Existerait-il un précepte philosophique ou existentialiste du genre tibétain, syrien ou communiste, et qui dirait, en substance légère, "Bienheureux ceux qui n’attendent rien" (ça marche aussi dans l’autre sens : "Malheureux ceux qui en attendent trop", remember The dark knight rises) ? Comme par exemple aller voir Des hommes sans loi en traînant les pieds, en manquant de rebrousser chemin, en ayant en mémoire les mauvais échos cannois et en préparant déjà dans sa tête une critique pleine de bile, de saloperies et de mauvaise foi, pour enfin se dire, quand les lumières se rallument, que le film n’est pas si mal que ça et qu’il est même plutôt réjouissant. Sa lapidation à Cannes n’a rien de surprenante ; le film est sympathique, c’est juste qu’il n’avait pas sa place dans un festival de ce genre célébrant davantage Apichatpong Weerasethakul, Cristian Mungiu ou Michael Haneke.
Mis en scène par le réalisateur de La route, écrit par Nick Cave, mis en lumière par Benoît Delhomme et interprété par un casting plus qu’enthousiasmant (Tom Hardy, Shia LaBoeuf, Gary Oldman, Jessica Chastain, Guy Pearce…), Des hommes sans loi est une sorte de travail à l’ancienne (déjà par son sujet, gangsters et prohibition, tiré de l’histoire vraie des frères Bondurant) de facture classique, carrée et bétonnée de partout (rien qui dépasse, rien qui étonne vraiment, encore que le film égrène ici et là quelques jolis plans).
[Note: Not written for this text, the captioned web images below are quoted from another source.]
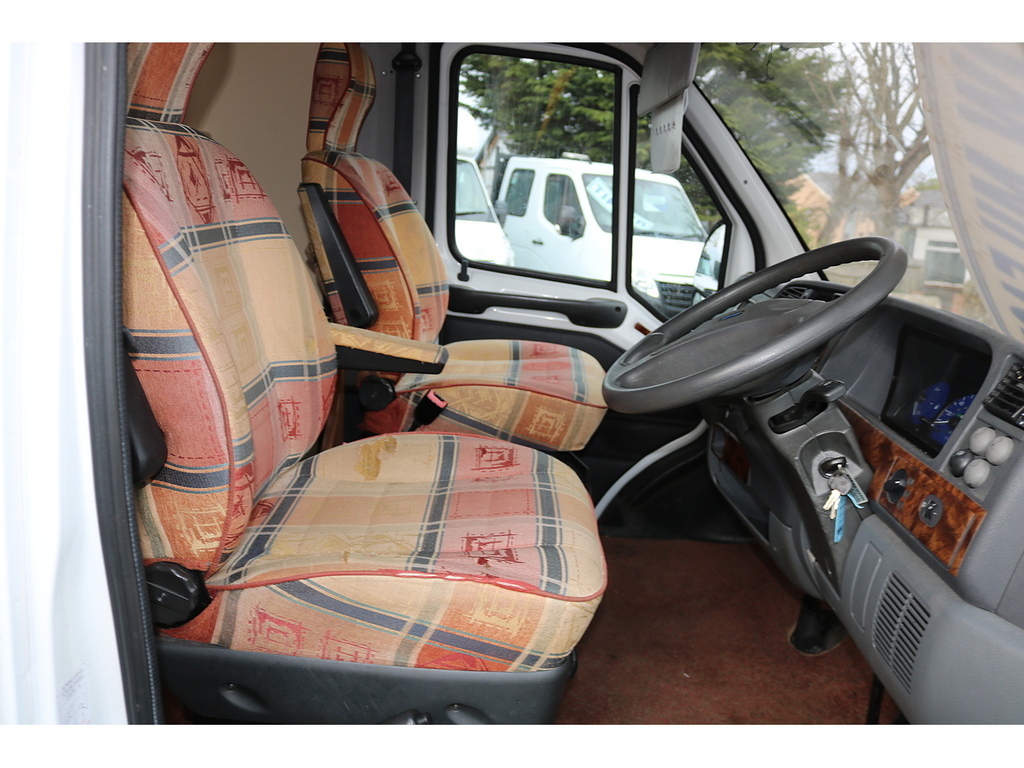 Fiat Ducato Ducato 10 Td Swb White #4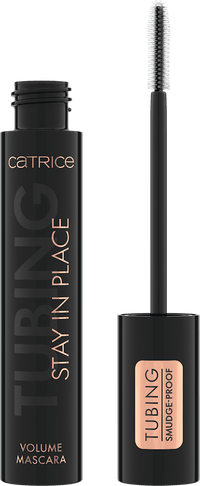 Mascara Tube Stay In Place Volume 010 Panda-Proof Zwart, 11 ml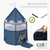 Catit Vesper Castle 48x48x95 Cm, Blue - ThePetsClub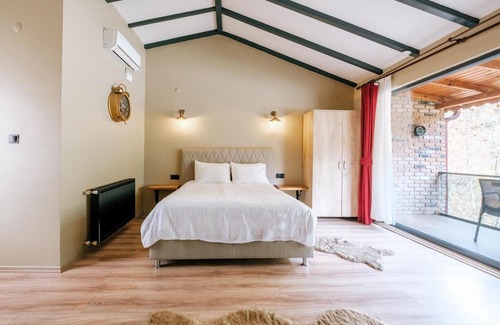 Altinova House | Tranquil Studio w Pool and Garden in Nature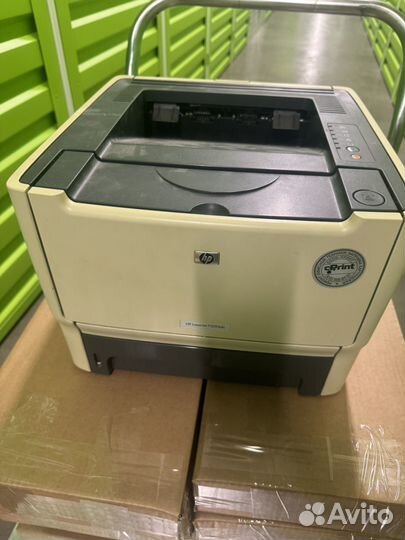 Принтер HP laserjet p2015dn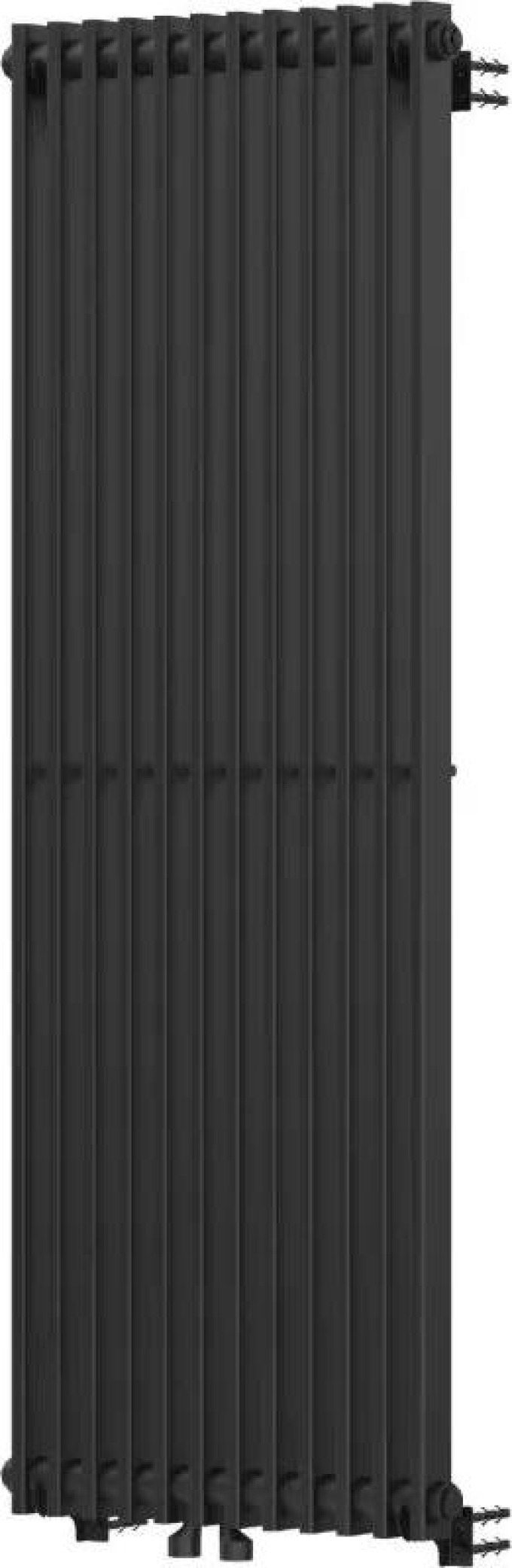 Mexen Kansas designový radiátor 1200 x 420 mm, 975 W, Černá - W204-1200-420-00-70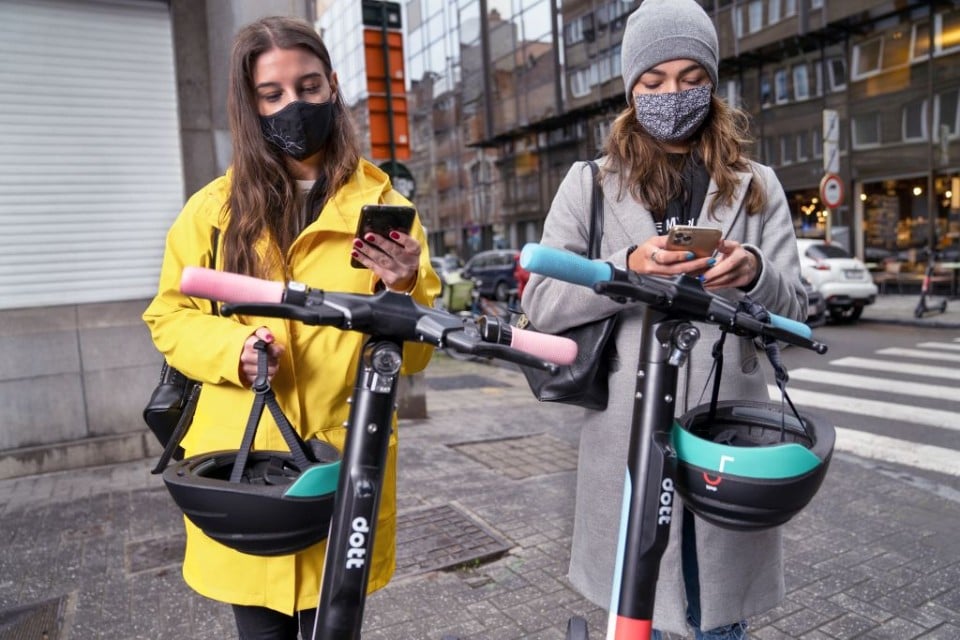 Monopattini: Dott elimina i costi di sblocco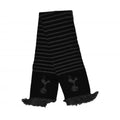 Black - Back - Tottenham Hotspur FC Winter Scarf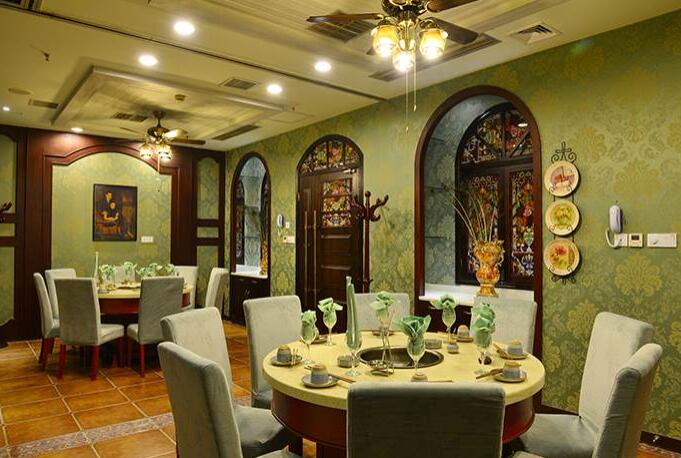 如意主題餐廳設(shè)計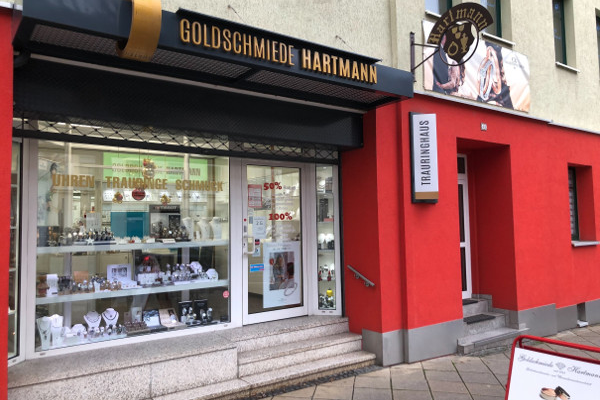 Bild 1 von Goldschmiede Hartmann (Trauringstudio)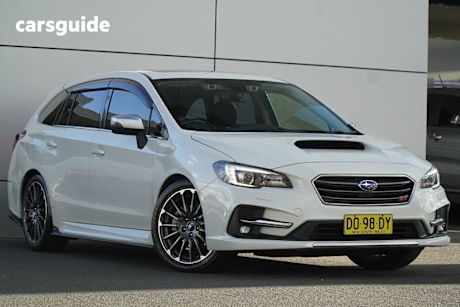 White 2017 Subaru Levorg Wagon 2.0 STI SPORT 4WD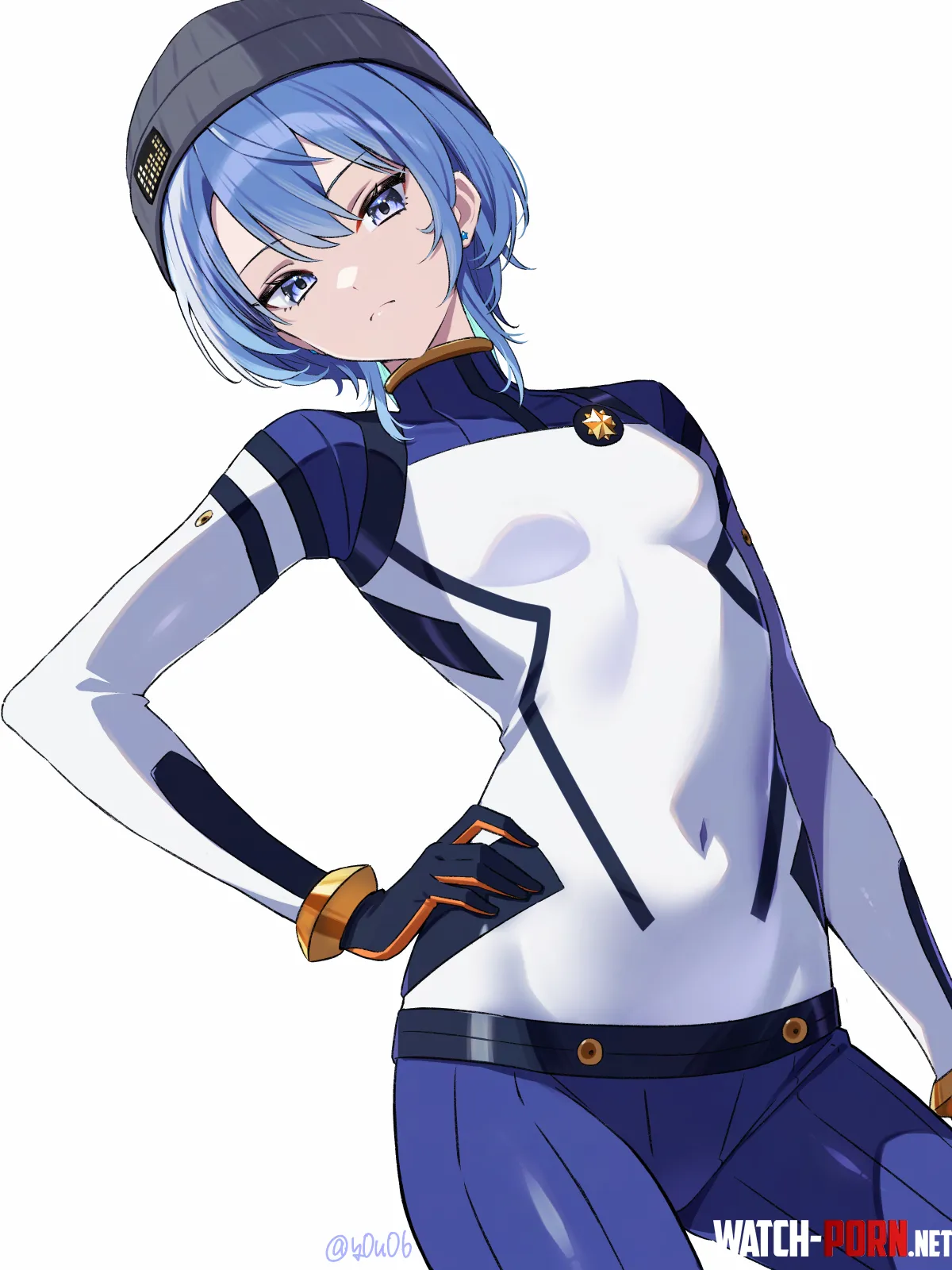 Suisei Hoshimachi [Hololive] by CheetahSperm18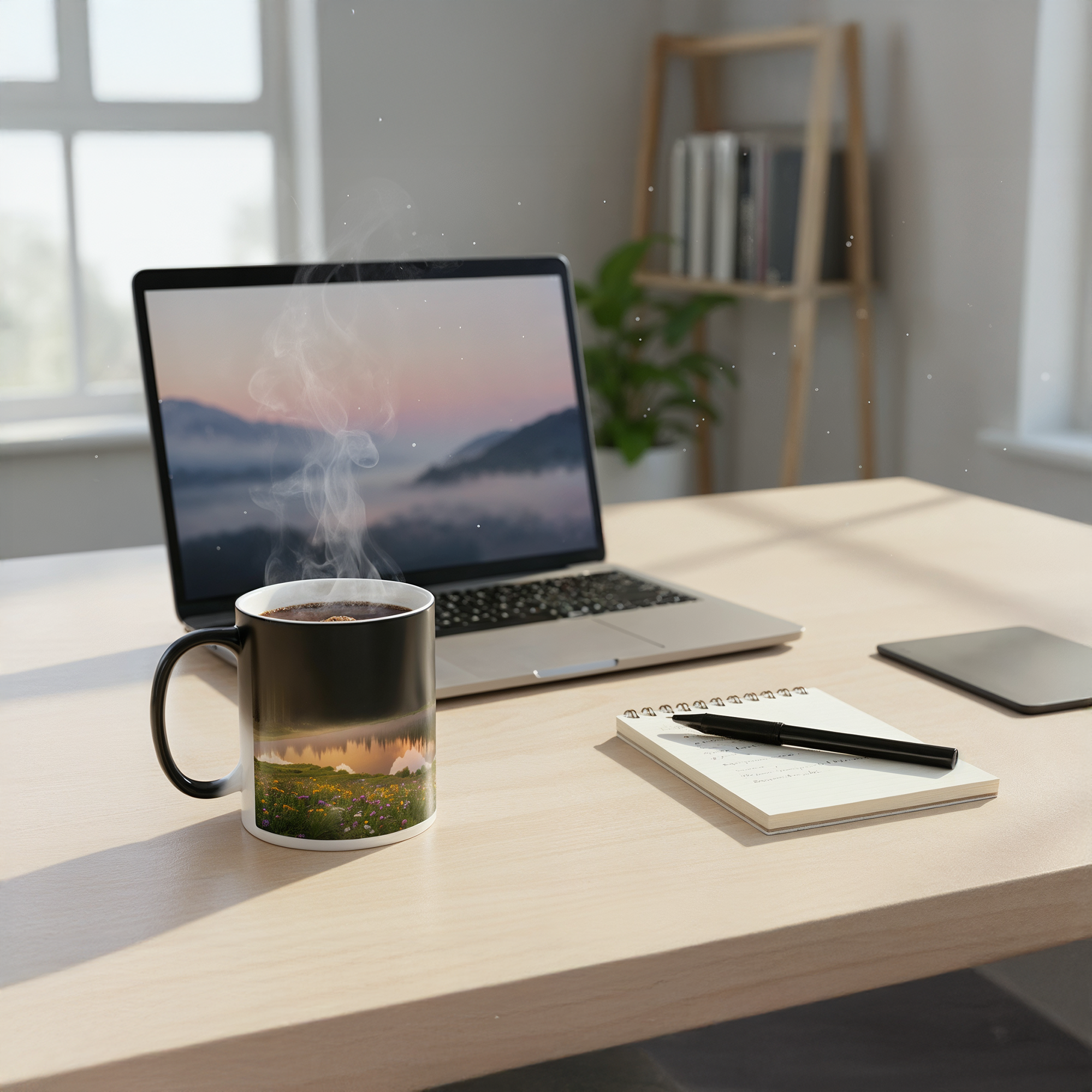 Personalized Heat-Sensitive Mugs – Custom Logo Reveal Coffee Cups for Events & Giveaways 6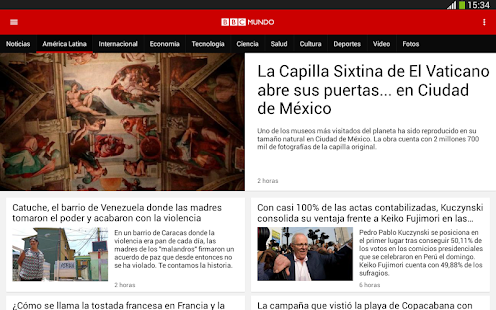 BBC Mundo Varies with device APK screenshots 12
Même s’il n’a pas grand-chose à raconter (combat de coqs pour un peu d’alcool) et souffre d’une caractérisation psychologique assez sommaire, le film sait rester engageant, bien rythmé et cohérent ; il acquiert même, parfois, une dimension vaguement fantastique et vaguement mythologique qui sait ménager ses petits effets (les trois frères invincibles, increvables et "immortels", lancés dans une lutte acharnée contre la faucheuse qui aurait pris les traits blafards du terrifiant procureur Charlie Rakes, gominé et cocotté).
On pourra également déceler, dans le couple joué par Hardy et Chastain (sublime), une variante lointaine et contemporaine de La belle et la bête au goût de vieil alambic rouillé. Il y a même un peu d’humour (Hardy et ses grommellements, un régal), de la romance, pas mal de violence aussi, et une fin un peu niaise, voire moralisatrice, mais qui laisse supposer une possible nostalgie d’un temps chaotique maintenant révolu. Une dernière chose : quand apparaît à l’écran une ancienne photo des véritables frères Bondurant (mélange troublant de fouines congénitales et de bouseux cannibales), on se dit que la "magie" d’Hollywood est finalement bien pire qu’une séance Photoshop chez Vogue ou chez Marie Claire.